**Exercise description:**
Copy the passage of the pandas contingency-table thread that starts at the words "But this is" and stops after "i = df.filter(like='clicked')", swapping every "dot product" for "matrix multiplication".

**Text under study:**
══════

Search code examples
pandascrosstabcontingency

How to generate a contingency table with counts using pandas?


Let's say I have data like this:

+-------+--------+--------------+--------+--------------+
| index | used_x | clicked_in_x | used_y | clicked_in_y |
+-------+--------+--------------+--------+--------------+
|     1 | True   | False        | True   | True         |
|     2 | False  | False        | True   | False        |
|     3 | True   | True         | False  | False        |
+-------+--------+--------------+--------+--------------+

And I would like to generate a contingency table using using pandas that shows a table like:

+--------+----------------+----------------+
|        | clicked_from_x | clicked_from_y |
+--------+----------------+----------------+
| used_x |             40 |              3 |
| used_y |              2 |             10 |
+--------+----------------+----------------+

What would be the best way to achieve this? So far I've tried the following using the crosstab method:

import numpy as np
import pandas as pd

size = 20

df = pd.DataFrame({
    'used_x': np.random.choice(a=[False, True], size=size),
    'clicked_from_x': np.random.choice(a=[False, True], size=size),
    'used_y':  np.random.choice(a=[False, True], size=size),
    'clicked_from_y':  np.random.choice(a=[False, True], size=size),
})

pd.crosstab([df['used_x'], df['used_y']], [df['clicked_from_x'], df['clicked_from_y']],  margins=False)

Which yields:

enter image description here

But this is pretty hard to make sense of and not the representation I'd hoped for. Does anyone know how to get my desired outcome, or perhaps an equivalent strategy using pandas?


Solution

  • We'll be using the almighty dot product subroutine here.

    i = df.filter(like='clicked')
    j = df.filter(like='used')
    
    j.astype(int).T.dot(i)
    
            clicked_from_x  clicked_from_y
    used_x               6               5
    used_y               6               6

══════

**Data shown:**
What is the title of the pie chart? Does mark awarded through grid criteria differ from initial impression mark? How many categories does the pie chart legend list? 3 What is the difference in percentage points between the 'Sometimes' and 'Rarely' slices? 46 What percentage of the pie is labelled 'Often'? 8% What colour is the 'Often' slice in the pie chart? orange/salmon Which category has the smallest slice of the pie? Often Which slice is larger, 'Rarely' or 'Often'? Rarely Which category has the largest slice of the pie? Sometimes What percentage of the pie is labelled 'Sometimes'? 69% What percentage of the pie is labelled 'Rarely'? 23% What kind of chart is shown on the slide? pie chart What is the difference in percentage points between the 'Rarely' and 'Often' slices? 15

══════

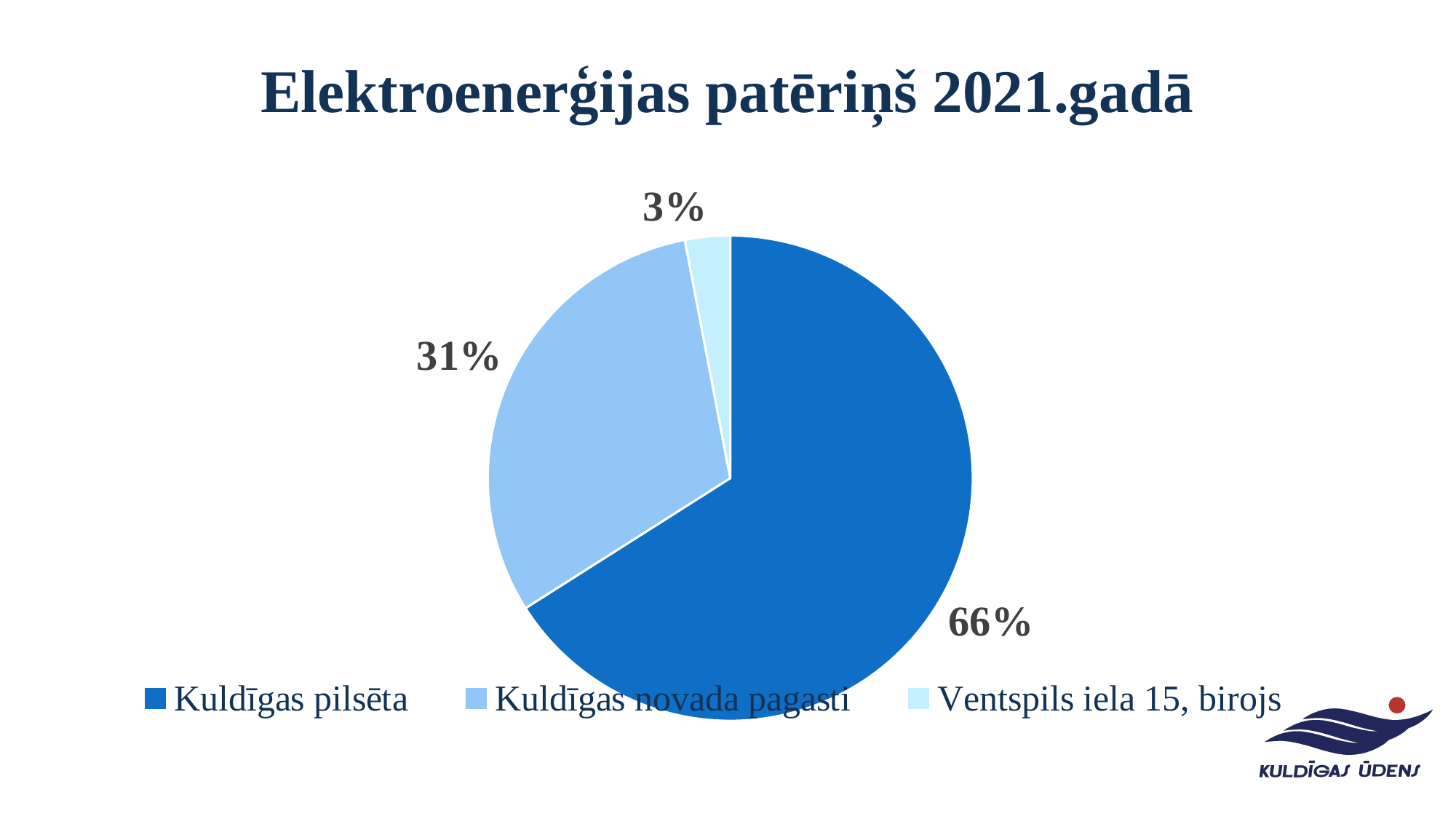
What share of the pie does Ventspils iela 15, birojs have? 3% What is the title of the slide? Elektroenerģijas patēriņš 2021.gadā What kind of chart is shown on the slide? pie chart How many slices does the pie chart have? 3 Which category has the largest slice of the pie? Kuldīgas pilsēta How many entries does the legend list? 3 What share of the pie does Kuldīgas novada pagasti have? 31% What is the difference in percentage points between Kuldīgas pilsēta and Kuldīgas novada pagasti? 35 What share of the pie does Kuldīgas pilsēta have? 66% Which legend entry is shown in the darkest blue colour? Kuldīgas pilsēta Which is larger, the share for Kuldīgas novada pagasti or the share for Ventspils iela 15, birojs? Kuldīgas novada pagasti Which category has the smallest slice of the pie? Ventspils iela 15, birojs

══════

**Response:**
But this is pretty hard to make sense of and not the representation I'd hoped for. Does anyone know how to get my desired outcome, or perhaps an equivalent strategy using pandas?


Solution

  • We'll be using the almighty matrix multiplication subroutine here.

    i = df.filter(like='clicked')